This entry has not been updated since then but may contain minor corrections and revisions.

PINER, n. Also pyn(n)er, pynour, poiner. A labourer, specif. a mason's labourer (Cai. 1903 E.D.D.; Rs.1 1929); a man who cuts and prepares peat for fuel, a peat-futherer (Inv. 1825 Jam.; Bnff. 1866 Gregor D. Bnff. 126); in Aberdeen specif. applied to a member of a society of porters or stevedores instituted in 1498 and still existing as the Society of Shore Porters, see s.v. Shore. [′pəinər]Inv. 1725 Inv. T.C. Minutes MS.:
They ordain the said Butts and the others loose earth to be spread on the said plain by pyners to be employed by the Treasurer and he to pay them for their labour.
Ork. 1728 W. Mackintosh Curious Incidents (1892) 183:
To ale to the wrights and smiths and officers making the gallows, and the pynners burying the dead, £4 2s.
Sth. 1734 A. Mackay Bk. Mackay (1906) 184:
The wages of a labourer or “piner” was at the rate of “1/- and 2 pecks meal, weekly, with 2/- to buy shoes.”
Inv. 1806 Session Papers, Duff v. Magistrates Inv. (7 April 1808) Proof 16:
The people she saw . . . were poiners or carters from Inverness.
Abd. 1887 J. Bulloch Pynours 3:
Even as far back as the year 1498, when the pynours are first mentioned in the Burgh Records, it is as a body recognised by the community by the prescriptive right of “the ald louable consuetude” to intromit with all imported and exported merchandise, always under the control of the Aldermen and Council of the Burgh.

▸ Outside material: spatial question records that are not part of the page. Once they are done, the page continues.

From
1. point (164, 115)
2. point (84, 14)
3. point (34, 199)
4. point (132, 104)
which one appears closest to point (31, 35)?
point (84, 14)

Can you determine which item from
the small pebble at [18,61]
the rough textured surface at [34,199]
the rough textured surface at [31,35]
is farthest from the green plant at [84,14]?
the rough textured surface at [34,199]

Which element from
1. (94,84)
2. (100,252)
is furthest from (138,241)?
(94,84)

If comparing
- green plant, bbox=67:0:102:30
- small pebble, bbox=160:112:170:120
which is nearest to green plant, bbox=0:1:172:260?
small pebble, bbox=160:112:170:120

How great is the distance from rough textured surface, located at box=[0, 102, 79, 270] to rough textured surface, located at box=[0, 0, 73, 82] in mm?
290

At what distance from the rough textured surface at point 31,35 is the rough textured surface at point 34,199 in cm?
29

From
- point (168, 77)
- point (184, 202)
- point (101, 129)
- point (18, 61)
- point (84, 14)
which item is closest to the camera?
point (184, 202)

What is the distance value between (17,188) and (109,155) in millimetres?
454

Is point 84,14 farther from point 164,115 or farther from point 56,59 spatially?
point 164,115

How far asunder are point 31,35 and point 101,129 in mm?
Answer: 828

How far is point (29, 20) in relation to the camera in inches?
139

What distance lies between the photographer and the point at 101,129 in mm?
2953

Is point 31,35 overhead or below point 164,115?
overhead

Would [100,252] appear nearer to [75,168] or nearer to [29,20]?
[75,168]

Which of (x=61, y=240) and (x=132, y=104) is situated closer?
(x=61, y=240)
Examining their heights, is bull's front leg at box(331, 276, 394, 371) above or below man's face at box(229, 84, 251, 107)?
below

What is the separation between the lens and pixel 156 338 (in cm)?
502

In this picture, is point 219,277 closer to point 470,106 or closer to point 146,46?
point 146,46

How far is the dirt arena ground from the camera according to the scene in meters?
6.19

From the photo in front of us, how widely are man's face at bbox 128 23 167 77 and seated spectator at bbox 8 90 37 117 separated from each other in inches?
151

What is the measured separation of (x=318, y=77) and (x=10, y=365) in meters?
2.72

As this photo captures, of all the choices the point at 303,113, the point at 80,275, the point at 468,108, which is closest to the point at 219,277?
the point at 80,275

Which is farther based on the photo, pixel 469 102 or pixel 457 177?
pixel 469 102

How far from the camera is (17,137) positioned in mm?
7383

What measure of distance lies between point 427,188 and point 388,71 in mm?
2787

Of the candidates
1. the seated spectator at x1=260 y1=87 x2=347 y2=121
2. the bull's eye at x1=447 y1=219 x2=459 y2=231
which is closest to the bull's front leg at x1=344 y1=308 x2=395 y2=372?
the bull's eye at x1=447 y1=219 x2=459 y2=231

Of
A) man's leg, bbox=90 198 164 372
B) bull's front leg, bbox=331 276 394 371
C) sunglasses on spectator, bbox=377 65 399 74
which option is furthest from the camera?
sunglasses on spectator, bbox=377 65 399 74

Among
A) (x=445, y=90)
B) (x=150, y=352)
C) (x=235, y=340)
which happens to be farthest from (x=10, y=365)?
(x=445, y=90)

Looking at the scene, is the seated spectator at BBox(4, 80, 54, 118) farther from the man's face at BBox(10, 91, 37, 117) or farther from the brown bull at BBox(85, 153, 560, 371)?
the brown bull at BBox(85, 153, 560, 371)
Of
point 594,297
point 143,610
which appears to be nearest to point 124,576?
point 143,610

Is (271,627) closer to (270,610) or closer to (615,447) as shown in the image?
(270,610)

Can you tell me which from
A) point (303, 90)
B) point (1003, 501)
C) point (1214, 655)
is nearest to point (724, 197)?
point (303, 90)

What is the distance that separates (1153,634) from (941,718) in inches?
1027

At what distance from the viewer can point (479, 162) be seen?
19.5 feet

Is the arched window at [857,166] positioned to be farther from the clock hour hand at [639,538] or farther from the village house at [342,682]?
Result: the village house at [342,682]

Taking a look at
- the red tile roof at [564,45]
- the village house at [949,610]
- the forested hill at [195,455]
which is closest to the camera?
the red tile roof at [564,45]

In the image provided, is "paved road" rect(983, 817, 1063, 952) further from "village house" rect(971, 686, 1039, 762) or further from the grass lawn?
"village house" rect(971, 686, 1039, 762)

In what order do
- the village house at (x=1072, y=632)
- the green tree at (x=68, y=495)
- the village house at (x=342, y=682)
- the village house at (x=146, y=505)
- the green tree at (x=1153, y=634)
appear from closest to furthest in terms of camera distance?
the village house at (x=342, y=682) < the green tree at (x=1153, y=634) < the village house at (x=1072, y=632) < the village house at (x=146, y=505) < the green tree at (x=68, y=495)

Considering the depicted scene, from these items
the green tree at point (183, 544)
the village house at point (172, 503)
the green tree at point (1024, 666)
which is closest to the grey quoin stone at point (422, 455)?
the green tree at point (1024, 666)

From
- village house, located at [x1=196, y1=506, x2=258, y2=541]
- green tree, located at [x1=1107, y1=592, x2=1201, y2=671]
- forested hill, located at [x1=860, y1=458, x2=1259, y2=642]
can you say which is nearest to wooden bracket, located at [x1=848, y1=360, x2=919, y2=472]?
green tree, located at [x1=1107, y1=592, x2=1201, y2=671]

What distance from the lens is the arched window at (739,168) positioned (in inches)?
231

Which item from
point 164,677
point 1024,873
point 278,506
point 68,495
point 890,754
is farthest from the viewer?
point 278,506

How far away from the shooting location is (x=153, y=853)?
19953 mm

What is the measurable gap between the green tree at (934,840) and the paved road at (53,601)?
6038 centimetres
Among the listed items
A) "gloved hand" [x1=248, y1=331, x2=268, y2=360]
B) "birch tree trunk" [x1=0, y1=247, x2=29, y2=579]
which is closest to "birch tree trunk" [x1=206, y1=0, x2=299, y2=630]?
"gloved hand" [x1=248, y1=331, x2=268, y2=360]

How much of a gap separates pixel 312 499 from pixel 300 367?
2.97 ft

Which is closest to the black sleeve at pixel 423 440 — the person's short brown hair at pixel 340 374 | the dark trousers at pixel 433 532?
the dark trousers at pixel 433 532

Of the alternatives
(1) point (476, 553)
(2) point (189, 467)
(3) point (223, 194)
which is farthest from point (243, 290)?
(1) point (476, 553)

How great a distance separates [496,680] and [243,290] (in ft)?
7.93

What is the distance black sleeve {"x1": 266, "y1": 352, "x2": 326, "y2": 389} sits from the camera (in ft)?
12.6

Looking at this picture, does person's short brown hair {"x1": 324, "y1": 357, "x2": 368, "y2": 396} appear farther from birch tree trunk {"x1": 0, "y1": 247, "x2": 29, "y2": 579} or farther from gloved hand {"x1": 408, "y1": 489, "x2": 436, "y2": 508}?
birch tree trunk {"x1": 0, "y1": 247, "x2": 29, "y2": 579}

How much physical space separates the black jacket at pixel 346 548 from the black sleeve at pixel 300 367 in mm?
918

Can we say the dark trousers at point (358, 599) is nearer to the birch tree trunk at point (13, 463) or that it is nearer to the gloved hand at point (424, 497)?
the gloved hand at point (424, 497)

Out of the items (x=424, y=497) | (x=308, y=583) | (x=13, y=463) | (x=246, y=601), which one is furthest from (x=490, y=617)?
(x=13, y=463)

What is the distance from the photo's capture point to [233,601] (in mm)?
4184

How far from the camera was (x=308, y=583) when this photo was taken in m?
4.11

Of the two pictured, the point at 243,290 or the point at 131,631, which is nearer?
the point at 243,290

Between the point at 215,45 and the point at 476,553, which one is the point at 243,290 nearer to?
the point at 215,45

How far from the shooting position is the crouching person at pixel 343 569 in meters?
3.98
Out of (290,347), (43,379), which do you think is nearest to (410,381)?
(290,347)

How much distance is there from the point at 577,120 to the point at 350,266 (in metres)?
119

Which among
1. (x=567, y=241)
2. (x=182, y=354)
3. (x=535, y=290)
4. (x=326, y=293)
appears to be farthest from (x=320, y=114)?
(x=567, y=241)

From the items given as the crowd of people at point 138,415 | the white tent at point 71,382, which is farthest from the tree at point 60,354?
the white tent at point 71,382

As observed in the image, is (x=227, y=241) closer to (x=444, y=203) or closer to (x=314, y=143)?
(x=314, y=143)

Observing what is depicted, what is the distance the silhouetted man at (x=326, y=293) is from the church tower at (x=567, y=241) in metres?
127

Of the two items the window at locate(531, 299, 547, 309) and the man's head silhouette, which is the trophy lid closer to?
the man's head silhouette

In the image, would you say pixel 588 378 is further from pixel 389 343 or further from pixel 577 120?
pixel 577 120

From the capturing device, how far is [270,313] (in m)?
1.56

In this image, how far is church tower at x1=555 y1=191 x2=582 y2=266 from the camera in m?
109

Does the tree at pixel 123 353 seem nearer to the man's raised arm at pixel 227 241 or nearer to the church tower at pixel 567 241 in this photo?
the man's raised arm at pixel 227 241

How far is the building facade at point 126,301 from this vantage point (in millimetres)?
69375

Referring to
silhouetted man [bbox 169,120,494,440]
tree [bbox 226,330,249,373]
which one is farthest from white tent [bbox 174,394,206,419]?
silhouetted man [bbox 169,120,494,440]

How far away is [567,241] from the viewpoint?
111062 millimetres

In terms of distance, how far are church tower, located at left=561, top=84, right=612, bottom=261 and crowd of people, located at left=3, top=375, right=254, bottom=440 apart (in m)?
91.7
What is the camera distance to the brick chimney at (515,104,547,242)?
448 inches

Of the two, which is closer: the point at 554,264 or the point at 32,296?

Deriv. pynorie, ? a tax or impost on goods unloaded from a ship, stevedore dues. Per. 1746 R. S. Fittis Gleanings (1876) 209:
Alexr. Buchan, Milner, possessor of the Pynories and Pecks, and Anchorage and Cess bolls.

[O.Sc. pynour, a labourer, c.1420, Mid. Du. pijner, a labourer, a porter, pinen, pijnen, to labour, toil.]